Kaysersberg 2013 France (Alsace)

A ma connaissance trois illustres personnages fréquentèrent Kaysersberg, le docteur Schweitzer, Roger Hassenforder et mon père. Les deux premiers en sont natifs et y vécurent, le troisième se contentant une fois par an d’y emmener, aux beaux jours, sa famille ou ses copains pour une promenade dominicale. Trêve de raillerie, je me suis longtemps interrogé sur le sens de cette coutume, l’Alsace regorge de villages tous aussi charmants, inutile, nous devions nous envoyer deux heures de routes dont deux cols pour rallier ce spot. J’opterais pour la simplicité de cette destination qui regroupait tous les poncifs du vernaculaire alsacien, donc infiniment consensuel. Un jour de fête permanent, la foule, les boutiques de spécialités culinaires, les pavés, le pont sur la Weiss, le restaurant de Roger le cycliste renommé du Tour de France et le musée dans la maison natale du bon docteur. Il suffisait de lever les yeux pour apercevoir les remparts du château qui couvaient le bourg. Aux pieds des Vosges, juste avant la montée du Bonhomme, Kaysersberg change un peu d’allure, autour du vieux village enserré dans ses remparts se développent de nouveaux quartiers dopés par l’industrie papetière. Héritage de l’industrialisation des fonds de vallée à la fin du XIXe, ceux qui ont survécu durent s’adapter et grossir énormément. Cette introduction pose un décor où se marient idéalement toute l’idéologie touristique des XXe et XXIe siècles. Satisfaisant pour tous, de beaux points de vue préservés permettent d’imaginer le caractère authentique. Franchissez le rempart et montez vers le château à travers les vignes, peu de touristes empruntent ce chemin, la plupart se contente d’errer de boutiques en boutiques avant de s’envoyer une mousse. Tous les plaisirs réunis, même le château n’est plus en ruine, les murs parfaitement rejointoyés uniformisent l’appareil approximatif de granit. Efficace, mais peu harmonieux, avec ses galets ou ses blocs à peine taillés. Simpliste, la description du fort ne s’aventure pas au-delà de son unique tour, évidemment donjon. Heureusement un chemisage bricolé permet de gloser, bizarrement il n’inclut pas toute la tour, la déclivité du terrain posait un problème, mais quelques rangs de pierres supplémentaires n’effrayaient pas les maçons au XIIIe siècle !

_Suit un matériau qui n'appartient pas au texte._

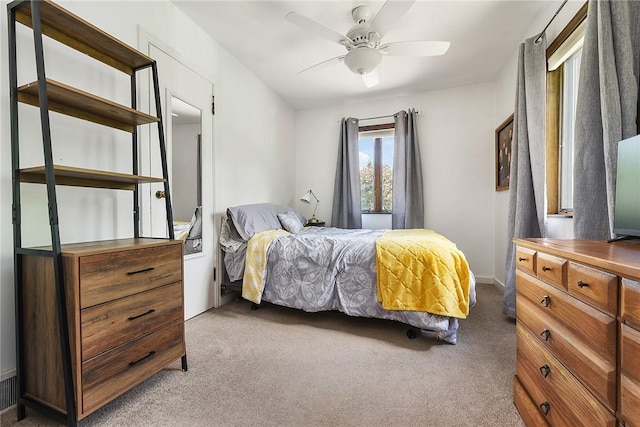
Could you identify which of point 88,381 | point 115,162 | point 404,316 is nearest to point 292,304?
point 404,316

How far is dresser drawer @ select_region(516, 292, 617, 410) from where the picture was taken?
75 cm

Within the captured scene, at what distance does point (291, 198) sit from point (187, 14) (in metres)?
2.58

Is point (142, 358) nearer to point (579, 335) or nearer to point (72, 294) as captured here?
point (72, 294)

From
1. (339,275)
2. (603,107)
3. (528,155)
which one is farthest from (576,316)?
(528,155)

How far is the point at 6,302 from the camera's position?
133cm

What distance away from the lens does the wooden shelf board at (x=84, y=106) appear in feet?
4.06

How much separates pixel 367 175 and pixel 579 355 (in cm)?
346

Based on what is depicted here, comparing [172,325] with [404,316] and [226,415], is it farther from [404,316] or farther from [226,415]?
[404,316]

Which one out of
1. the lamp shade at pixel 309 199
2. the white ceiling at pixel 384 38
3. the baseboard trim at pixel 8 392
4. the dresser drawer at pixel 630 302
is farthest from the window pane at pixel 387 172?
the baseboard trim at pixel 8 392

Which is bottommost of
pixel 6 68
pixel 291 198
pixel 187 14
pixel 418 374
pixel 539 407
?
pixel 418 374

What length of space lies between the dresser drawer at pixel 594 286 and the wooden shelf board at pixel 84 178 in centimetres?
189

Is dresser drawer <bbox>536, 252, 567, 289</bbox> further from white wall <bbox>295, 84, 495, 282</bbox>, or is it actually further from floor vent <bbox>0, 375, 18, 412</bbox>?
white wall <bbox>295, 84, 495, 282</bbox>

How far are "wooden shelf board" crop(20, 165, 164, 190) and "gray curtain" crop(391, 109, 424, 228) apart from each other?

La tour officie en terme de bouclier, l’épaisseur de son mur libère seulement de l’espace pour un escalier. Depuis le couronnement vous aurez l’exclusif point de vue plongeant sur village enchanté. La basse-cour est vide, les bâtiments s’adossaient à la courtine sur au moins trois niveaux. Plusieurs reprises de maçonnerie dont une belle bouche à feu témoignent de la volonté toutefois modérée de s’adapter aux armes à feu.
Au départ il y avait autre chose, la construction fermait ou contrôlait l’accès au col, avant 1227. A cette date, les Hohenstaufen entament une reconstruction du village et du château. Vingt ans plus tard l’évêque de Strasbourg en prend possession, l’année suivante en 1248 le duc de Lorraine occupe la place, l’évêque reviendra vers 1260. Finalement, la place échoit, avant la fin du XIIIe, aux Habsbourg, Kaysersberg demeure une propriété royale, administrée en conséquence et relativement convoitée. La route de la Lorraine passe par là. Une importante restauration a lieu vers la fin du XVIe, elle suit le saccage d’une jacquerie et peut être la mise aux normes pour les pièces d’artillerie. La ruine et l’abandon se déroulent après la guerre de Trente ans, les premières fouilles en 1870. Le mystère est définitivement gommé, la propreté et l’intégralité stylistique gagnent le terrain. R.C.